As human activities rapidly transform the planet, the global insect population is declining at an unprecedented rate of up to 2% per year. Amid deforestation, pesticide use, artificial light pollution and climate change, these critters are struggling — along with the crops, flowers and other animals that rely on them to survive.

Insects are crucial to the food web, feeding birds, reptiles and mammals such as bats. But insects are so much more than food. Farmers depend on these critters pollinating crops and churning soil to keep it healthy, among other activities.

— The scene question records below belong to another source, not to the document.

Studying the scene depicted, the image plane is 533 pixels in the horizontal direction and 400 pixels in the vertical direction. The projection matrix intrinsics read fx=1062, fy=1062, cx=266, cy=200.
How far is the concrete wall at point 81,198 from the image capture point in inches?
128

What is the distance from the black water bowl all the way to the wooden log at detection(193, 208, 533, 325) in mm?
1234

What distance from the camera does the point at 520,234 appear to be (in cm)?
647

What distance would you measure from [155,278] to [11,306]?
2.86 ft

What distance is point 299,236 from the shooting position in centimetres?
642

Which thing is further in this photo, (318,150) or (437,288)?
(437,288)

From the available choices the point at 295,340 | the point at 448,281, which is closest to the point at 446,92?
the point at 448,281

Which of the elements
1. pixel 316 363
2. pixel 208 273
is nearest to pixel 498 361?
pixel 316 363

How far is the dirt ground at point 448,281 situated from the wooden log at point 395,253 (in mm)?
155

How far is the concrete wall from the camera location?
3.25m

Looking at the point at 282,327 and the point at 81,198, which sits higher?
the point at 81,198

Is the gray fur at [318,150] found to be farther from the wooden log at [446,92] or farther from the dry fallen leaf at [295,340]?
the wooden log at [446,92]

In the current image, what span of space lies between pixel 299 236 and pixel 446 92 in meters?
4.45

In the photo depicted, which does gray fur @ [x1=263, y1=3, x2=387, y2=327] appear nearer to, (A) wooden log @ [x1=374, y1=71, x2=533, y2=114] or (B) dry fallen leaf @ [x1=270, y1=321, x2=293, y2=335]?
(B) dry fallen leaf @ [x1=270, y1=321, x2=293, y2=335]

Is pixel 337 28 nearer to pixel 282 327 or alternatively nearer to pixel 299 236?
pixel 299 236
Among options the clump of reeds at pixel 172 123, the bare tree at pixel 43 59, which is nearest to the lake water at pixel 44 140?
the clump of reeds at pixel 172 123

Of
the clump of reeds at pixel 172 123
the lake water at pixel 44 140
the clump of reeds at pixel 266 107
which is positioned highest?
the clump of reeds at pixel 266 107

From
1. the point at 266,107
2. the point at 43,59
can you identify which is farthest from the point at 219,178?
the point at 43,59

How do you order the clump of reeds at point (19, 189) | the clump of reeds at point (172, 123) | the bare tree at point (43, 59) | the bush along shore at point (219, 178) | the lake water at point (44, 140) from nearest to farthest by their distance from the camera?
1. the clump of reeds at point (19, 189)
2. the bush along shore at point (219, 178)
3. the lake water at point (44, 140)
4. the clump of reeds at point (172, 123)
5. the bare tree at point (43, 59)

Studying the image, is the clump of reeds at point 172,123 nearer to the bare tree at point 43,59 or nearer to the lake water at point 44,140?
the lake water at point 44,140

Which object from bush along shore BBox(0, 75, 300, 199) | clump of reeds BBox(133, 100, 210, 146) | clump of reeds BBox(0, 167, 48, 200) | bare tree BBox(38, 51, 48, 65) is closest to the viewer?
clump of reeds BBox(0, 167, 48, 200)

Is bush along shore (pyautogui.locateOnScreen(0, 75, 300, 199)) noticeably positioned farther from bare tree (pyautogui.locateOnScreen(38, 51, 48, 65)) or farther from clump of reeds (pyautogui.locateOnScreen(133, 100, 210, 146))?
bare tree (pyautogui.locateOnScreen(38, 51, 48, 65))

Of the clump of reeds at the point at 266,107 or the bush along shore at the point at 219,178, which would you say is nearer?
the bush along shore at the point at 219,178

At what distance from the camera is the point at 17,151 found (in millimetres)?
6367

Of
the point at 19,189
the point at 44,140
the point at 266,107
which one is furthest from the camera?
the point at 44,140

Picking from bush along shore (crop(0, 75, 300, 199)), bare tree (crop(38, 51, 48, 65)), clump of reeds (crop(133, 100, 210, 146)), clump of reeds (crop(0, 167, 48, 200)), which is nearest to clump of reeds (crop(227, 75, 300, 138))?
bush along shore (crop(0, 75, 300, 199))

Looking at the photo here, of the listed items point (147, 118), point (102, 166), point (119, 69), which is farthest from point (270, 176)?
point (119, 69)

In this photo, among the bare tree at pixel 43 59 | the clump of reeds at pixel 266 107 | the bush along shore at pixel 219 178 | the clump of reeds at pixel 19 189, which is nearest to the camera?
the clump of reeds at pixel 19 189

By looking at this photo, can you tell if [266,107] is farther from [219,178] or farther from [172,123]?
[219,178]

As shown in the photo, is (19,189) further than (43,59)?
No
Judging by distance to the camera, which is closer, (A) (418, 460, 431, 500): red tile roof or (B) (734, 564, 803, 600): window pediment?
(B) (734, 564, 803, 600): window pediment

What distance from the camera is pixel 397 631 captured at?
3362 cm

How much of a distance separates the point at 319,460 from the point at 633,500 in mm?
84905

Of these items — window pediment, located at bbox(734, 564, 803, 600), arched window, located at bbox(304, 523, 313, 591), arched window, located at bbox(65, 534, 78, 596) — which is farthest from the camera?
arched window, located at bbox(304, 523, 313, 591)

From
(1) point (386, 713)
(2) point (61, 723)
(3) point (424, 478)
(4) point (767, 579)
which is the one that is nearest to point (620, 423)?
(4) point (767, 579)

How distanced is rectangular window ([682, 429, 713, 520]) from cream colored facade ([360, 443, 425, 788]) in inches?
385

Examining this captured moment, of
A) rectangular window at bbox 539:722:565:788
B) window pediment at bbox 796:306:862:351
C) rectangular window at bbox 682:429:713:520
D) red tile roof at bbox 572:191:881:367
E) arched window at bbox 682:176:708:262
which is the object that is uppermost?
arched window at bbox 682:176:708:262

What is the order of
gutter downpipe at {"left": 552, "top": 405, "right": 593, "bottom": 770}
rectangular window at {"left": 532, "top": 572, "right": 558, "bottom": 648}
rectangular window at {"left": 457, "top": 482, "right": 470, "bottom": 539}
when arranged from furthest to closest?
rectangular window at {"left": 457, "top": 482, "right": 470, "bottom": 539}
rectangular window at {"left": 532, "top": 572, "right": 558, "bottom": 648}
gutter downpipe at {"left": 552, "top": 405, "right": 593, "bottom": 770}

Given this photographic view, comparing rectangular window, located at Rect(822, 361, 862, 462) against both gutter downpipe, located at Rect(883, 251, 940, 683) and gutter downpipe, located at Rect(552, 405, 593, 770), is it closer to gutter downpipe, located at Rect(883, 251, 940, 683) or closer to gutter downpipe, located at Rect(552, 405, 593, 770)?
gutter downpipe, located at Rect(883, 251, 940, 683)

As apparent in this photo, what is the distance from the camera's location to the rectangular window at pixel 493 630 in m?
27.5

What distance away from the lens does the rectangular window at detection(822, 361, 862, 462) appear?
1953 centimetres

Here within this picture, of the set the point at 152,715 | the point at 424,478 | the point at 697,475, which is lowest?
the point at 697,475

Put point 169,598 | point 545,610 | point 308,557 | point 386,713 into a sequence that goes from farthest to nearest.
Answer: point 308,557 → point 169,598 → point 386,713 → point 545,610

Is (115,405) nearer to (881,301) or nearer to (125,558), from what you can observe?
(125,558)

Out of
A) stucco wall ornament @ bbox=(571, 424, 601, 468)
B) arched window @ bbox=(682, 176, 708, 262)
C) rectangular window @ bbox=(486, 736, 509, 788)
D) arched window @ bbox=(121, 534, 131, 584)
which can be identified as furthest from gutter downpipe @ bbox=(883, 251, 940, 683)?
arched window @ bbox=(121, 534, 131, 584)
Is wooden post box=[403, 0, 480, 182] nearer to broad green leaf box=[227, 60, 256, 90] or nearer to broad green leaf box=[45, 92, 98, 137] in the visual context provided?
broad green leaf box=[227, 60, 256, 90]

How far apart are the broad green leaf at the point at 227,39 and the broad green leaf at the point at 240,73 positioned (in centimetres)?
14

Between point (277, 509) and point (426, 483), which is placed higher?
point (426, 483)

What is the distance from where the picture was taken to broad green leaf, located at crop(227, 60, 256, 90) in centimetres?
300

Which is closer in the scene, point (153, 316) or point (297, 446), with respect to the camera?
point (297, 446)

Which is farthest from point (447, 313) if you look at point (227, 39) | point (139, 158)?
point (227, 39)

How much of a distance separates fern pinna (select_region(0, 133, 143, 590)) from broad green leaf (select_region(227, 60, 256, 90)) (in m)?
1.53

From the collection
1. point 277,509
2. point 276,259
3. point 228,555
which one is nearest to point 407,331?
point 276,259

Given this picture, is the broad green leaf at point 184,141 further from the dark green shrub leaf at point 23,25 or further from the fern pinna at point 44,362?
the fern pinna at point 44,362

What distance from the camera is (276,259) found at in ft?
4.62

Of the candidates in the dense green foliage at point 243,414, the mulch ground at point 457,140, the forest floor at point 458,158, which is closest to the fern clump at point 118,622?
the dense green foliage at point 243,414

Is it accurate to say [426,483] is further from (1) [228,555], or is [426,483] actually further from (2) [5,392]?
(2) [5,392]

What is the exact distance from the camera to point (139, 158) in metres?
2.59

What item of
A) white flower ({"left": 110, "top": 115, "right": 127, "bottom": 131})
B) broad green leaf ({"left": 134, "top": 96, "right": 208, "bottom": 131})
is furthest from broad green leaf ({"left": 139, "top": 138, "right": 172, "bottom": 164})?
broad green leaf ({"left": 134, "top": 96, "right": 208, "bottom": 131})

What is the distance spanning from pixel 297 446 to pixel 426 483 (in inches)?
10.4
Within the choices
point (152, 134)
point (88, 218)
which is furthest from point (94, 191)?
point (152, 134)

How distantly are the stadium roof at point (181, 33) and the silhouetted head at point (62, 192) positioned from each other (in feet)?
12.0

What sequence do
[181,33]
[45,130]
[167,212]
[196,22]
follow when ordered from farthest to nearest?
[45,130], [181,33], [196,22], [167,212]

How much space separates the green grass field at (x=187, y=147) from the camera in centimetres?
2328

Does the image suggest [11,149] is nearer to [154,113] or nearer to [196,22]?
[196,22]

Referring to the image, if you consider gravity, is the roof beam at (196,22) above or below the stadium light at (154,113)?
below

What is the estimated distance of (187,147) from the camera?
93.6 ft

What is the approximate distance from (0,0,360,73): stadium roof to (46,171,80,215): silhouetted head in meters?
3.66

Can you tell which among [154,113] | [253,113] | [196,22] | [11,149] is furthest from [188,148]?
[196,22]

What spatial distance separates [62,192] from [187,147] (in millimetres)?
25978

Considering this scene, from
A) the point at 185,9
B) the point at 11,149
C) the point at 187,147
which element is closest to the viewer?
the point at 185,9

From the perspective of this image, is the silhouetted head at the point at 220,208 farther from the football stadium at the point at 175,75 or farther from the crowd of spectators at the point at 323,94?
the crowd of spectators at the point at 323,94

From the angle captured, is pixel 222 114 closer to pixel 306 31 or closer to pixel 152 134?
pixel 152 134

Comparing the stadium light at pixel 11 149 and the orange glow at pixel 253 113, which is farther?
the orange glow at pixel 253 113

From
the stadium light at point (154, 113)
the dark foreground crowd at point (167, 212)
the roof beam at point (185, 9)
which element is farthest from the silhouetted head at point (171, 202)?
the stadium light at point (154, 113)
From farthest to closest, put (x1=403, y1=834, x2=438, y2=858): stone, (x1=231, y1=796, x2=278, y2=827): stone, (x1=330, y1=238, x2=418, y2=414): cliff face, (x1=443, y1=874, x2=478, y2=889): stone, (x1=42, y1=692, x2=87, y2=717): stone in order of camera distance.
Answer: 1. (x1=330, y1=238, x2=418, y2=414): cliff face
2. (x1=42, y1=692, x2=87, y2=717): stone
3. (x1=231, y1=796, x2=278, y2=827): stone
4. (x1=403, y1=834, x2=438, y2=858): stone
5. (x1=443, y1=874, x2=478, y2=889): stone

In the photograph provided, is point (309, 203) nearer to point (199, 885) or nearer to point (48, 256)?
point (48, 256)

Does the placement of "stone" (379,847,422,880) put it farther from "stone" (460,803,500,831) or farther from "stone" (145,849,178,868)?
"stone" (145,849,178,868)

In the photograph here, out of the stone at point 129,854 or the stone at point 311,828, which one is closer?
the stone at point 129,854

With fewer insects, “we’d have less food,” said ecologist Dave Goulson at the University of Sussex. “We’d see yields dropping of all of (global) crops.”

And in nature, about 80% of wild plants rely on insects for pollination. “If insects continue to decline,” Goulson said, “expect some pretty dire consequences for ecosystems generally — and for people.”

As insects disappear, “we’re losing the limbs and the twigs of the tree of life. We’re tearing it apart. And we’re leaving behind a very simplified and ugly tree,” says entomologist David Wagner, who works at the University of Connecticut.